[Visual spatial reasoning items]
----------------------------------------
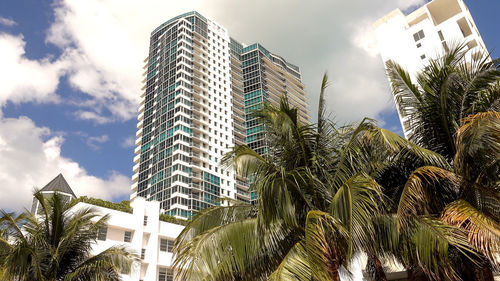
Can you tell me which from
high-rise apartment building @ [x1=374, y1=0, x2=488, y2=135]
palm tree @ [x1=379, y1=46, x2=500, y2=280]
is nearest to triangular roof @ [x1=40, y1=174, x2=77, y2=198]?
palm tree @ [x1=379, y1=46, x2=500, y2=280]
----------------------------------------
TO BE DONE -
Turn the lines of every record above into one numbered list, leaving out blank lines and the pictures.

OUTPUT OF THE TASK -
1. Can you tell me which from
2. high-rise apartment building @ [x1=374, y1=0, x2=488, y2=135]
3. palm tree @ [x1=379, y1=46, x2=500, y2=280]
4. is nearest to triangular roof @ [x1=40, y1=174, x2=77, y2=198]?
5. palm tree @ [x1=379, y1=46, x2=500, y2=280]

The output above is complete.